TORONTO -- Toronto mayor Rob Ford on Tuesday took to YouTube to deny he's against gay people.

"I am not homophobic. I will go to anyone's house, anyone's place to help them out. I take offense when people say that to me," the embattled politician said as he defended a request for a Pride flag atop City Hall, in  solidarity with Russia's gay community during the Sochi Olympics, be taken down.

"This is about supporting our athletes, this is not about your sexual preference. I support our athletes, I support the people that train for four years," Ford argued.

"And there's no reason I can see that we should be putting up the Pride flag during the Olympics," he added in answer to a question from a suburban Toronto mother who said her son is gay and insists the mayor does not represent all citizens.

Doug Ford, the mayor's brother and a city councilor, said he has "gay friends" before insisting the mayor and his family were being bullied by the LGBTQ community.

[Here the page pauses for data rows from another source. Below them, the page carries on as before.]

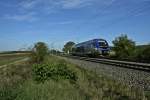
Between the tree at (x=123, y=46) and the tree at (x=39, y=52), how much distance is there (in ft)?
51.0

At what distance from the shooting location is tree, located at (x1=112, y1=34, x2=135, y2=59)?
5416cm

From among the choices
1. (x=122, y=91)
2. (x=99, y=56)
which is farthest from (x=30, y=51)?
(x=122, y=91)

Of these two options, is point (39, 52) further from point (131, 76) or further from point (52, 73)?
point (131, 76)

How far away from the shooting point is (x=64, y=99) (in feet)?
29.9

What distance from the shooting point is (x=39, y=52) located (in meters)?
53.5

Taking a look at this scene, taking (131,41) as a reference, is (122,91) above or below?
below

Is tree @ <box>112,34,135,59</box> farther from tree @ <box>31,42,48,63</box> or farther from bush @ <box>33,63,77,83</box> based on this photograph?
bush @ <box>33,63,77,83</box>

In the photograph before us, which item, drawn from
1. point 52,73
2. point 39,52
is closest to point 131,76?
point 52,73

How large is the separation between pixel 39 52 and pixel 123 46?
17825 mm

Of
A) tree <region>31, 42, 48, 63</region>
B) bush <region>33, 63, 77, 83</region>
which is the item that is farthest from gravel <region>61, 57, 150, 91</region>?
tree <region>31, 42, 48, 63</region>

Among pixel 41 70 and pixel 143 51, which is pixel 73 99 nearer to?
pixel 41 70

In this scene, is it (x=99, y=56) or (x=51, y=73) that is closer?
(x=51, y=73)

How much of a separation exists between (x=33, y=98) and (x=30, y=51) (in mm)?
44238

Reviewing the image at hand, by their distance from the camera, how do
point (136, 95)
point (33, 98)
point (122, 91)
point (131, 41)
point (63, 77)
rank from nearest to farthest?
point (33, 98) < point (136, 95) < point (122, 91) < point (63, 77) < point (131, 41)
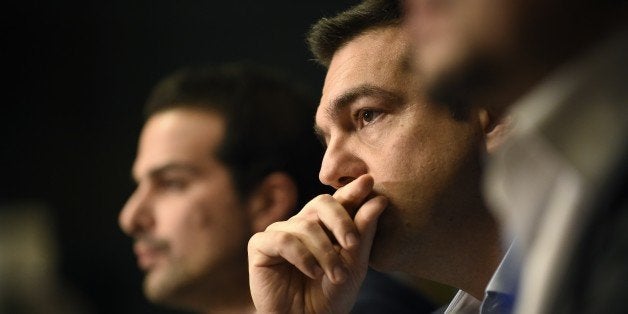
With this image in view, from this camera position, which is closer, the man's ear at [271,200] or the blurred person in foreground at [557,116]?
the blurred person in foreground at [557,116]

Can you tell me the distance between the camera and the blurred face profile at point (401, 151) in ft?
3.15

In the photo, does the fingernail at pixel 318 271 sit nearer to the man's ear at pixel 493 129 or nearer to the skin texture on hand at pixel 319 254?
the skin texture on hand at pixel 319 254

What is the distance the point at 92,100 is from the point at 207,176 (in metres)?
0.35

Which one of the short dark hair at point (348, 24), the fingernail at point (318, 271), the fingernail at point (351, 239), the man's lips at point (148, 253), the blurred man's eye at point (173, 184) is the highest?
the short dark hair at point (348, 24)

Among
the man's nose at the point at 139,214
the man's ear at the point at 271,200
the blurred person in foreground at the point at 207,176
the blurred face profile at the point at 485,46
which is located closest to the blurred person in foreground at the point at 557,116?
the blurred face profile at the point at 485,46

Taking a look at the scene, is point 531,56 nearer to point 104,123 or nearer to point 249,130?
point 249,130

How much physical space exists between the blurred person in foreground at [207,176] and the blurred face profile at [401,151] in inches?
11.3

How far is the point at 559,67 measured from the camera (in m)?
0.69

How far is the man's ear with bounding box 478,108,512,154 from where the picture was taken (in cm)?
90

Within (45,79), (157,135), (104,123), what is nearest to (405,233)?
(157,135)

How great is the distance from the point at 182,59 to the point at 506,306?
764mm

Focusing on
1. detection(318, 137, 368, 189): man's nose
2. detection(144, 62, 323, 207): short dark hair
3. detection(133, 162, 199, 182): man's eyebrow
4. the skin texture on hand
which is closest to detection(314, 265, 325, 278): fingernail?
the skin texture on hand

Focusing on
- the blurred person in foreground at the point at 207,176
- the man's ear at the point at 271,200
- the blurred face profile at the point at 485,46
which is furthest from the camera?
the blurred person in foreground at the point at 207,176

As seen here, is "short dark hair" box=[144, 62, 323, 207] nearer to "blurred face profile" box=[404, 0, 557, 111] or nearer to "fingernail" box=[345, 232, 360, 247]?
"fingernail" box=[345, 232, 360, 247]
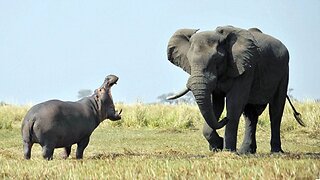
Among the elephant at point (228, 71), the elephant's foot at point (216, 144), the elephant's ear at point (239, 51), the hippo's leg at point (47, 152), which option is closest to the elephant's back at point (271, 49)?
the elephant at point (228, 71)

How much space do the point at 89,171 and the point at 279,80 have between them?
A: 573 cm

"Don’t put a gun to anyone's head that disagrees with you. It doesn't mean they hate gays. It's just a bunch of bullying," Doug Ford told his brother on the YouTube video.

The Ford brothers have launched a weekly online show as part of a re-election bid by the Toronto mayor, despite a continuing media storm and police investigation following admissions of alcohol and drug abuse.

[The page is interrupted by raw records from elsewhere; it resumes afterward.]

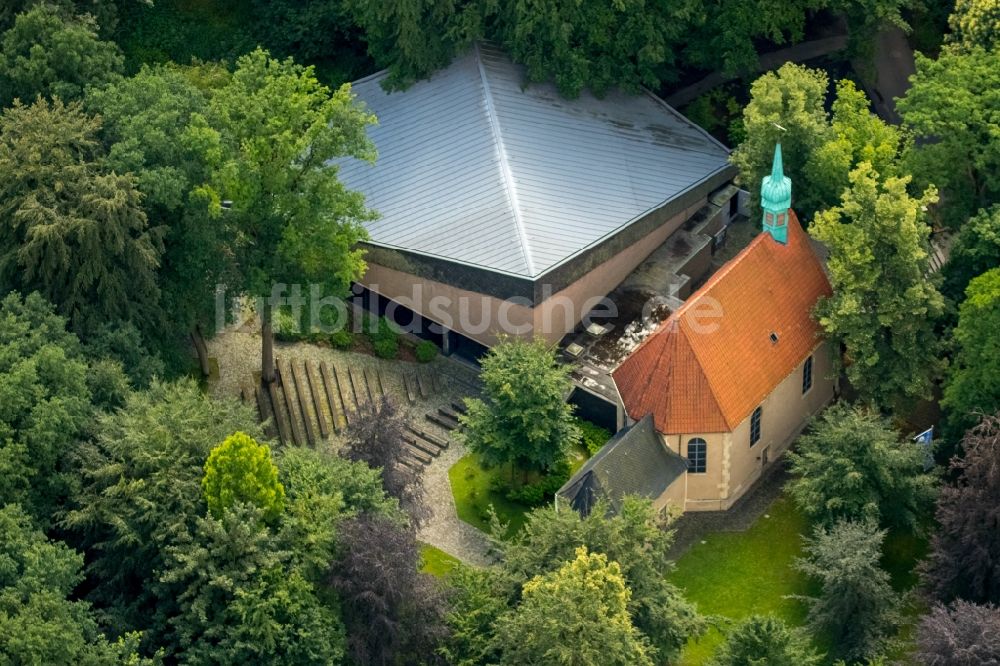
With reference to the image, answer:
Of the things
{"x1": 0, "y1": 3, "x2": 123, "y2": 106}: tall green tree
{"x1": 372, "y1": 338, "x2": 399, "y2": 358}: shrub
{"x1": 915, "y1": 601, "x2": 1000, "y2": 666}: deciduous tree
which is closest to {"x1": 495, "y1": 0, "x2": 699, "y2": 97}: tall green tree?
{"x1": 372, "y1": 338, "x2": 399, "y2": 358}: shrub

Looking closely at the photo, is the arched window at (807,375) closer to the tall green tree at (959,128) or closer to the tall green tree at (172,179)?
the tall green tree at (959,128)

Rob Ford has also been stripped of virtually all his political powers after being mocked by the global media, including late night U.S. talk show hosts, after insisting he is not a "gangbanger," talking crudely about oral sex on TV and admitting to crack cocaine use and "drunken stupors."

The loss of his political powers has in turn forced the Toronto mayor to make a beeline to the media with a failed reality TV show, followed by cheaply produced YouTube videos.